External Functions in Databend Cloud
External functions in Databend allow you to define custom operations for processing data using external servers written in programming languages like Python. These functions enable you to extend Databend's capabilities by integrating custom logic, leveraging external libraries, and handling complex processing tasks. Key features of external functions include:
- Scalability: Ideal for complex and resource-intensive data operations.
- External Libraries: Leverage additional functionality through external libraries and dependencies.
- Advanced Logic: Implement sophisticated data processing logic for complex scenarios.
Supported Programming Languages
The following table lists the supported languages and the required libraries for creating external functions in Databend:
Language | Required Library |
---|---|
Python | databend-udf |
Managing External Functions
You can manage external functions using SQL commands such as CREATE FUNCTION
, DROP FUNCTION
, and SHOW FUNCTIONS
. For more details, see External Function.
Configuring External Functions in Databend Cloud
To use external functions in Databend Cloud, you need to allowlist the addresses of your external function servers. The external function server must be accessible via a domain name over HTTPS. Please contact Databend Cloud support to add your allowed UDF server addresses:
- Navigate to Support > Create New Ticket in the Databend Cloud console.
- Provide the external server addresses (with HTTPS domain names) you wish to allowlist.
- Submit the ticket and await confirmation from the support team.
Usage Example: Creating an External Function in Python
This section demonstrates how to create an external function using Python.
1. Install the Required Library
Install the databend-udf library using pip
:
pip install databend-udf
2. Define Your Function
Create a Python file (e.g., external_function.py
) and define your external function. The following example defines an external server in Python that exposes a custom function gcd
for calculating the greatest common divisor of two integers:
from databend_udf import udf, UDFServer
@udf(
input_types=["INT", "INT"],
result_type="INT",
skip_null=True,
)
def gcd(x: int, y: int) -> int:
while y != 0:
x, y = y, x % y
return x
if __name__ == '__main__':
# Create an external server listening at '0.0.0.0:8815'
server = UDFServer("0.0.0.0:8815")
# Add the defined function
server.add_function(gcd)
# Start the external server
server.serve()
Explanation of @udf
Decorator Parameters:
Parameter | Description |
---|---|
input_types | A list of strings specifying the input data types (e.g., ["INT", "VARCHAR"] ). |
result_type | A string specifying the return value type (e.g., "INT" ). |
name | (Optional) Custom name for the function.
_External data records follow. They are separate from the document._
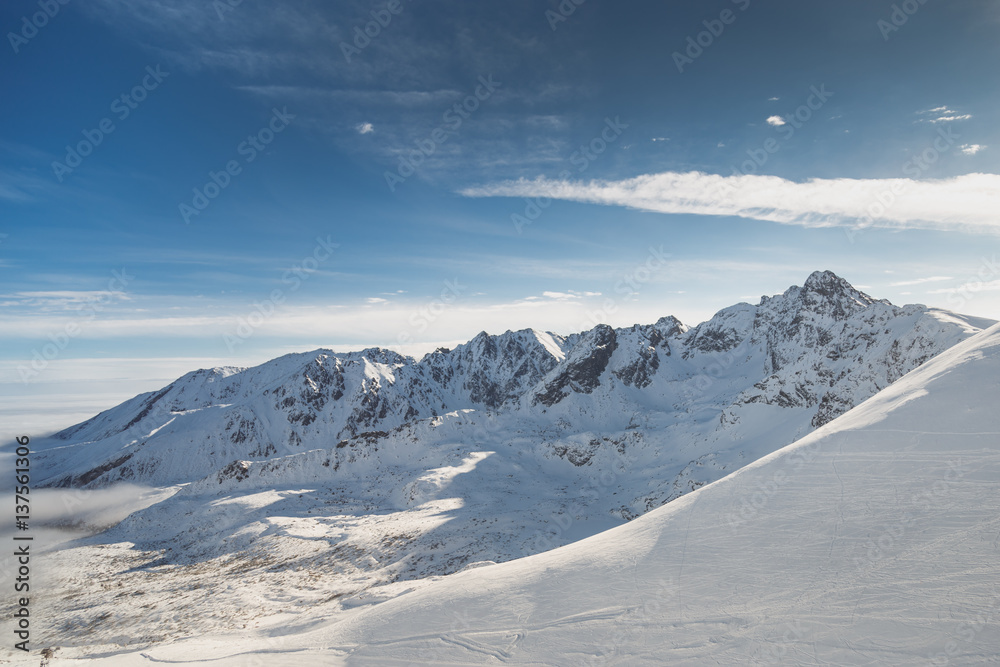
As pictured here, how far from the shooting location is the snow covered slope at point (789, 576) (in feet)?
18.9

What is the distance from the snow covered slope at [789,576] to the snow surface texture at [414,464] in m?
9.02

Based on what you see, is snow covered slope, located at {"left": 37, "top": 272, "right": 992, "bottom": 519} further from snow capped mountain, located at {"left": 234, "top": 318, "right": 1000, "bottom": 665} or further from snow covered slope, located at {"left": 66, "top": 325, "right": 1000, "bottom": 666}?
snow capped mountain, located at {"left": 234, "top": 318, "right": 1000, "bottom": 665}

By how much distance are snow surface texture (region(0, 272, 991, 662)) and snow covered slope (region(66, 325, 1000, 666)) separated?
9024 millimetres

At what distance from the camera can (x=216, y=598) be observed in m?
25.6

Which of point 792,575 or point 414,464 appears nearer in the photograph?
point 792,575

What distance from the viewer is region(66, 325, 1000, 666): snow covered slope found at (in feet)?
18.9

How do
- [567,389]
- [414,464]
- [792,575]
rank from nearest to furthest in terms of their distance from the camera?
[792,575] → [414,464] → [567,389]

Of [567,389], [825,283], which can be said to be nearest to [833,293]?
[825,283]

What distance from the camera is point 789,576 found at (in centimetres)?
704

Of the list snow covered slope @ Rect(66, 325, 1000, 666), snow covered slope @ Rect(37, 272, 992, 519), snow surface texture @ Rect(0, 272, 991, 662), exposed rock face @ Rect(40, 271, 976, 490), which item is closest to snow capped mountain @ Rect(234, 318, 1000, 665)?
snow covered slope @ Rect(66, 325, 1000, 666)

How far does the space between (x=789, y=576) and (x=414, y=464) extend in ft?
209

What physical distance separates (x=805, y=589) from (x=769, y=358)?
118250mm

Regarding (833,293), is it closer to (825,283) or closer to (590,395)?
(825,283)

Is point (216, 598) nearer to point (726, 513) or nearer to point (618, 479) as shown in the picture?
point (726, 513)
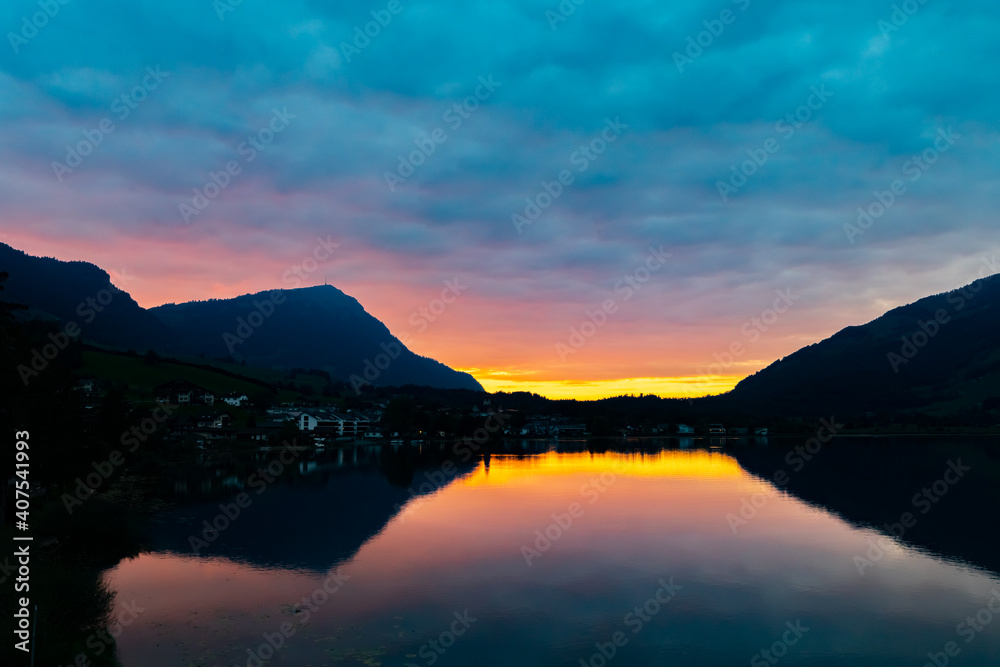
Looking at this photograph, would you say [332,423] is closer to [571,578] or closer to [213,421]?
[213,421]

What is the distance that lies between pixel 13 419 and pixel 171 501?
28200 mm

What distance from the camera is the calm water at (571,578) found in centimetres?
2444

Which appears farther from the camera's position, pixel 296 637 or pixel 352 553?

If not provided, the original function name is used. |
io_threads | Number of I/O threads used per data chunk for I/O-bound functions. |
skip_null | If set to True , NULL values are not passed to the function, and the corresponding return value is set to NULL. Default is False . |
Data Type Mappings Between Databend and Python:
Databend Type | Python Type |
---|---|
BOOLEAN | bool |
TINYINT (UNSIGNED) | int |
SMALLINT (UNSIGNED) | int |
INT (UNSIGNED) | int |
BIGINT (UNSIGNED) | int |
FLOAT | float |
DOUBLE | float |
DECIMAL | decimal.Decimal |
DATE | datetime.date |
TIMESTAMP | datetime.datetime |
VARCHAR | str |
VARIANT | any |
MAP(K,V) | dict |
ARRAY(T) | list[T] |
TUPLE(T,...) | tuple(T,...) |
3. Run the External Server
Run the Python file to start the external server:
python3 external_function.py
Note: Ensure that the server is accessible from Databend Cloud and that the address is allowlisted. If not already done, contact Databend Cloud support to add the server address to the allowlist.
4. Register the Function in Databend Cloud
Register the function gcd
in Databend using the CREATE FUNCTION
statement:
CREATE FUNCTION gcd (INT, INT)
RETURNS INT
LANGUAGE PYTHON
HANDLER = 'gcd'
ADDRESS = '<your-allowed-server-address>';
- Replace
<your-allowed-server-address>
with the actual address of your external server that has been allowlisted in Databend Cloud (must be an HTTPS domain). - The
HANDLER
specifies the name of the function as defined in your Python code. - The
ADDRESS
should match the address where your external server is running and must be allowlisted by Databend Cloud.
Example:
CREATE FUNCTION gcd (INT, INT)
RETURNS INT
LANGUAGE PYTHON
HANDLER = 'gcd'
ADDRESS = 'https://your-server-address';
Important: Before executing this statement, ensure that 'https://your-server-address'
is allowlisted in Databend Cloud by contacting support.
You can now use the external function gcd
in your SQL queries:
SELECT gcd(48, 18); -- Returns 6
Conclusion
External functions in Databend Cloud provide a powerful way to extend the functionality of your data processing pipelines by integrating custom code written in languages like Python. By following the steps outlined above, you can create and use external functions to handle complex processing tasks, leverage external libraries, and implement advanced logic.